Exercise requirements: Go to the line containing "this 600×400 image." and retype it and every later line exactly as written, up to the last line of the entries. Keep pictures out.

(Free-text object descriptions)
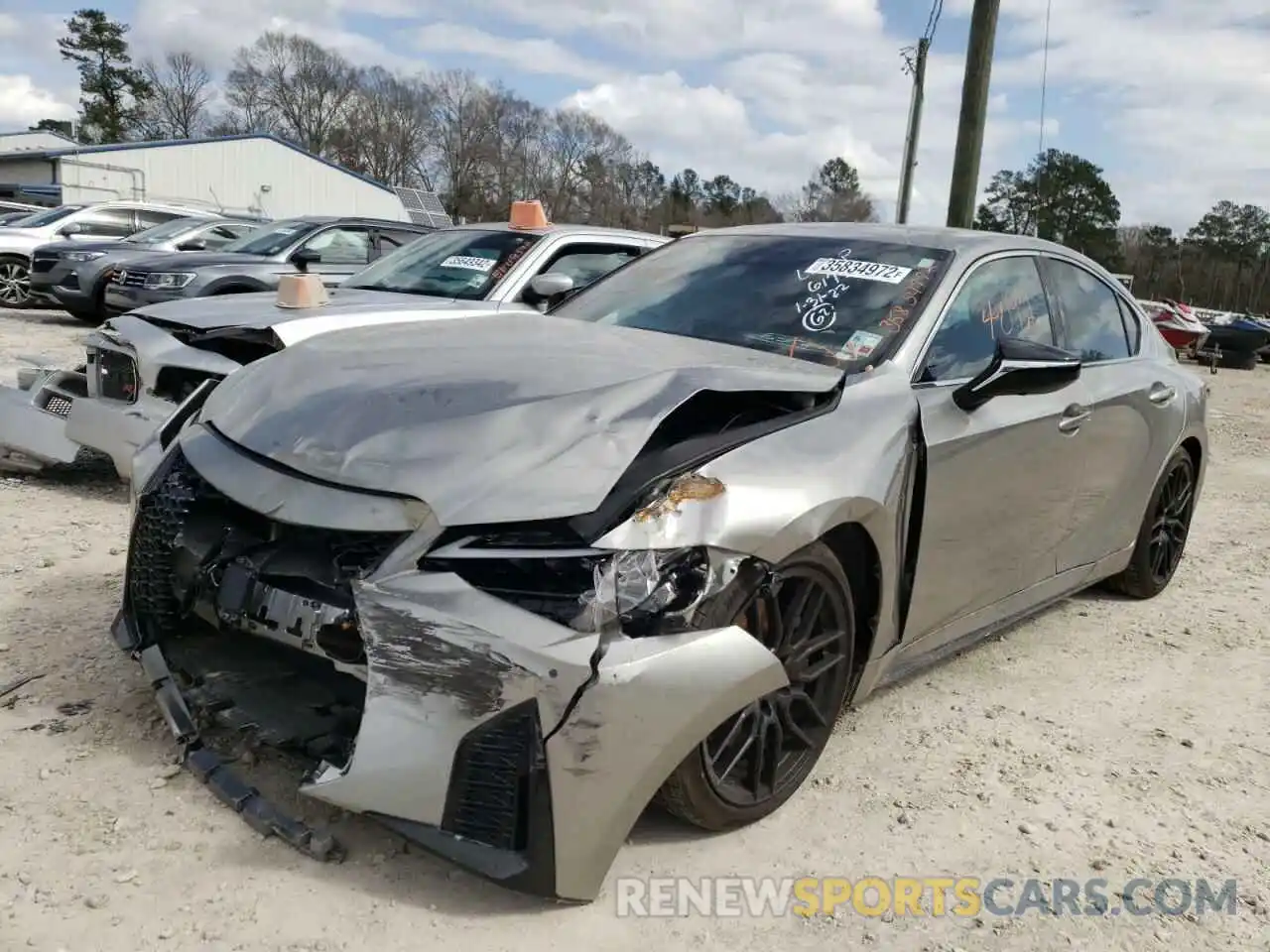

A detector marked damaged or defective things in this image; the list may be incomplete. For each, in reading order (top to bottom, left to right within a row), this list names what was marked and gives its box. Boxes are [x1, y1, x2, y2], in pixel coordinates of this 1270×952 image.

crumpled car hood [128, 289, 472, 332]
crumpled car hood [197, 314, 842, 525]
detached bumper piece [119, 622, 345, 868]
front bumper damage [114, 438, 782, 903]
broken headlight [419, 542, 710, 642]
damaged silver sedan [114, 223, 1204, 903]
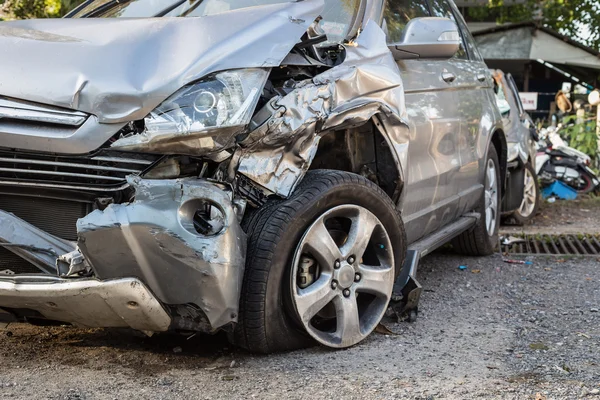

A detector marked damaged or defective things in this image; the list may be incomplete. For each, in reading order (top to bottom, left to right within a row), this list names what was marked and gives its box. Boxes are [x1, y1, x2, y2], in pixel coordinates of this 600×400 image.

crumpled hood [0, 0, 324, 122]
broken headlight [143, 69, 268, 136]
silver crashed car [0, 0, 506, 352]
damaged front bumper [0, 177, 246, 332]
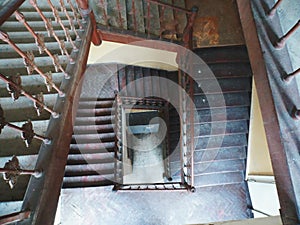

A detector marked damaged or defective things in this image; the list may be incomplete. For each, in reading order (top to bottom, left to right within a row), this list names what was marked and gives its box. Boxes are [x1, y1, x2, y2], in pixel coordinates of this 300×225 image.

rust stain [193, 16, 219, 46]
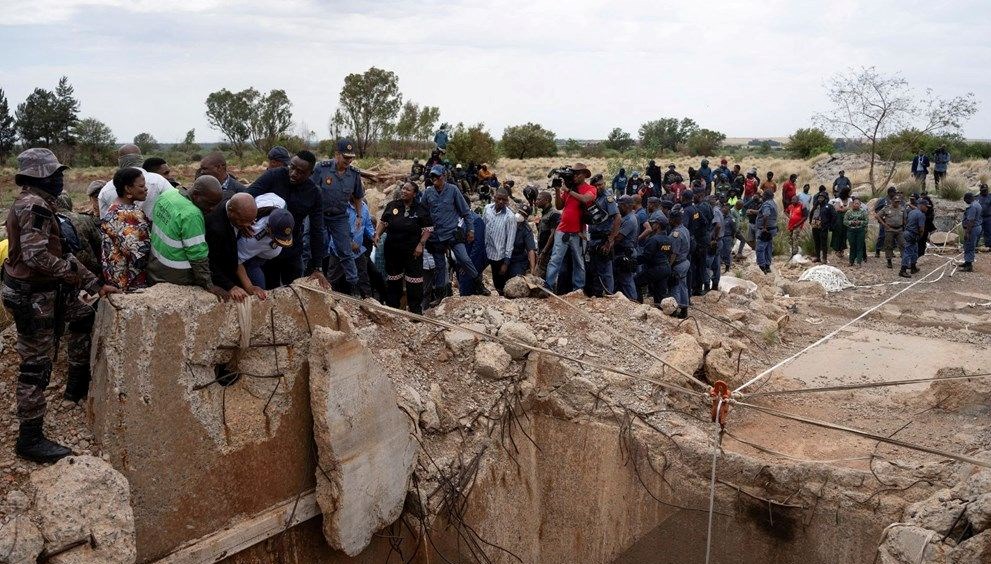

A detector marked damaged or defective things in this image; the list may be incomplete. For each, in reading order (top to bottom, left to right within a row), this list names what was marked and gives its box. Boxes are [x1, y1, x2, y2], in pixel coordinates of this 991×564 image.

broken concrete [310, 326, 418, 556]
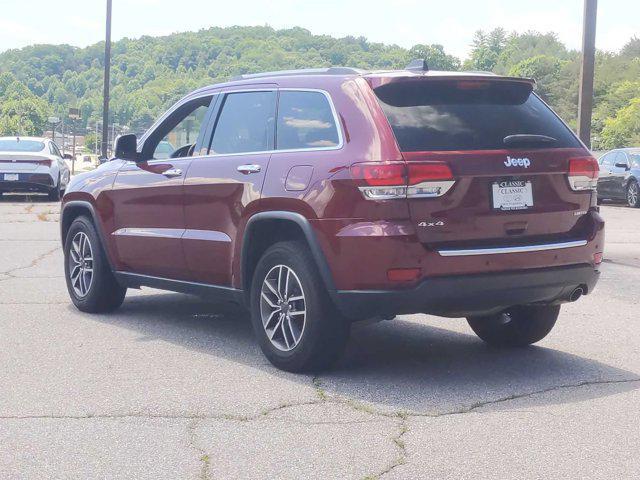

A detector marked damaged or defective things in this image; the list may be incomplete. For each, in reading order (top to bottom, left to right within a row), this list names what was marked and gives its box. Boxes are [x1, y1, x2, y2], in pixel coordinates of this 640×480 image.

cracked pavement [1, 196, 640, 480]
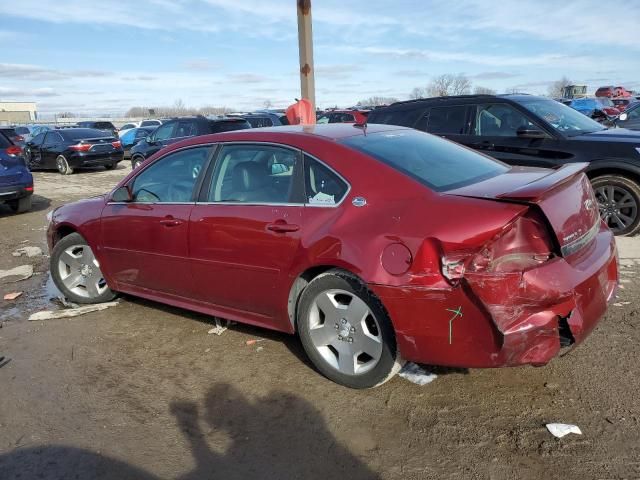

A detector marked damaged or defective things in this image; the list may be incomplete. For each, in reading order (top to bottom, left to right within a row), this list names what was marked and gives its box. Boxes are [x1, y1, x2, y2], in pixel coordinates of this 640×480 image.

damaged rear bumper [372, 227, 616, 370]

Answer space:
A detector marked damaged or defective things in this image; the list may be incomplete. For each, in reading order (top to bottom, left to right within a row), this list names what was marked and gives its box. Boxes are [x1, y1, x2, y2], in pixel coordinates of this 600×400 image.

crumpled hood [0, 0, 324, 122]
broken headlight [143, 69, 268, 136]
silver crashed car [0, 0, 506, 352]
damaged front bumper [0, 177, 246, 332]

A detector marked damaged or defective things in this image; the list may be incomplete. For each, in reading order (top to bottom, left to right within a row), this list names what was marked and gives its box. Boxes are [x1, y1, x2, y2], in pixel coordinates of this 300×225 image.

rust stain [193, 16, 219, 46]

A detector marked damaged or defective things in this image; the list may be incomplete. For each, in reading order (top to bottom, left to right within a row), this list names what was marked and gives its box. Boxes are [x1, y1, x2, y2], in pixel coordinates of this 991×564 image.

broken concrete [310, 326, 418, 556]

A detector marked damaged or defective things in this image; the list may be incomplete. For each, in reading order (top to bottom, left to right within a row), this list names what was marked and gives its box. Boxes are [x1, y1, x2, y2], in pixel coordinates of this 640×480 image.

cracked pavement [1, 196, 640, 480]

A detector marked damaged or defective things in this image; the list may be incomplete. For each, in reading order (top to bottom, left to right within a row), this list names what was marked and gives its box. Boxes are [x1, y1, x2, y2], in pixel coordinates of this 640×480 image.

damaged rear bumper [372, 227, 616, 370]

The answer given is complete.